Polres Lamtim Dituntut Ambil Langkah Konkret Lawan Mafia Tanah

Lampung Timur– Dalam upaya mendukung ketahanan pangan nasional, Polres Lampung Timur didorong untuk mengambil langkah konkret melawan mafia tanah yang telah lama meresahkan ratusan petani di Kabupaten Lampung Timur.

Ratusan petani dari Desa Sripendowo dan tujuh desa lainnya menghadapi ancaman kehilangan lahan garapan mereka akibat praktik mafia tanah yang diduga menerbitkan sertifikat hak milik atas nama orang lain di atas tanah yang telah mereka garap sejak puluhan tahun lalu.

Kapolres Lampung Timur, AKBP Benny Prasetya, dalam siaran persnya pada acara pembagian caping dan sepatu boot di Desa Muarajaya, Sukadana, Lampung Timur, Sabtu (2/11), menyatakan komitmen kepolisian dalam mendukung para petani sebagai pahlawan ketahanan pangan yang harus dijamin keberlangsungan aktivitasnya.

“Petani adalah pahlawan ketahanan pangan yang harus didukung oleh kepolisian untuk menjamin keberlangsungan dan pengembangan sektor pangan, sejalan dengan program ketahanan pangan nasional,” tegas Kapolres.

Meskipun langkah Polres Lampung Timur ini diapresiasi sebagai bentuk dukungan bagi petani, Kepala Divisi Advokasi LBH Bandar Lampung, Prabowo Pamungkas, menyatakan dukungan lebih lanjut diperlukan.

Menurutnya, penegakan hukum terhadap mafia tanah yang mengancam keberlangsungan lahan pertanian di Lampung Timur adalah langkah konkret yang harus segera dilakukan Polres Lampung Timur agar para petani dapat bekerja dengan aman dan nyaman.

Kasus ini berawal dari kegelisahan sekitar 400 kepala keluarga petani di delapan desa di Lampung Timur yang mengeluhkan praktik mafia tanah yang menerbitkan sertifikat hak milik atas nama pihak lain di tanah mereka.

Para petani yang telah menggarap lahan seluas ±400 hektar sejak tahun 1950-an merasa tidak pernah melakukan peralihan hak atas tanah tersebut kepada pihak manapun.

Petani juga tidak pernah melihat adanya aktivitas pengukuran lahan oleh petugas ATR/BPN.
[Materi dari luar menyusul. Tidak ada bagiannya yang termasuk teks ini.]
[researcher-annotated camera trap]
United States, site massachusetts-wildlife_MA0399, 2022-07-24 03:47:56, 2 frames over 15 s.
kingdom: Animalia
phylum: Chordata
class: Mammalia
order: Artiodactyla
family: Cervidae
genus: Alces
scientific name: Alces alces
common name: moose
Awalnya, para petani yakin bahwa lahan mereka adalah bagian dari kawasan hutan Register 38 Gunung Balak, namun mereka baru menyadari sebagian lahan tersebut berada di luar kawasan hutan setelah kasus ini mencuat.
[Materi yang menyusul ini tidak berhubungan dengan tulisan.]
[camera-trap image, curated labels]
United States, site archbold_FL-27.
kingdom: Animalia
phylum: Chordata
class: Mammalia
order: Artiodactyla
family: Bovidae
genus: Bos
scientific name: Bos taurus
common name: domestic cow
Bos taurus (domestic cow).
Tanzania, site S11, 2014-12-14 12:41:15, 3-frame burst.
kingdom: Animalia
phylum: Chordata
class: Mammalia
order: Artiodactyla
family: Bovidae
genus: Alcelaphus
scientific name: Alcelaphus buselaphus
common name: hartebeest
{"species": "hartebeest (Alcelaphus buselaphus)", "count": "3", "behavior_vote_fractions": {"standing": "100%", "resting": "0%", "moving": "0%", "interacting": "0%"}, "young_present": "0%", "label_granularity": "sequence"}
Sejumlah petani pun telah melakukan pengaduan ke instansi terkait, termasuk ATR/BPN Lampung Timur, ATR/BPN Provinsi Lampung, dan bahkan ke Kementerian ATR/BPN di Jakarta, namun masalah ini belum mendapatkan kepastian hukum. Ribuan petani juga telah berbondong-bondong ke Polda Lampung untuk melaporkan masalah ini dan berharap pengungkapan kasus mafia tanah dapat memberikan perlindungan hukum bagi mereka.

Prabowo Pamungkas menekankan bahwa Polres Lampung Timur seharusnya bisa mengatasi kasus ini tanpa harus menunggu aksi massa atau pengaduan ke Polda Lampung.

“Jika Polres Lampung Timur benar-benar berkomitmen mendukung para petani sebagai tumpuan ekonomi di Lampung Timur, sudah seharusnya mereka bertindak tegas dan menangani kasus ini hingga tuntas,” ujarnya.

 

Prabowo juga menyinggung kasus mafia tanah di Desa Malangsari, Lampung Selatan, yang berhasil diungkap Polres Lampung Selatan bersama Polda Lampung pada 2021-2023, menjerat lima orang terpidana dan satu tersangka atas penerbitan sertifikat hak milik di atas lahan seluas 10 hektar.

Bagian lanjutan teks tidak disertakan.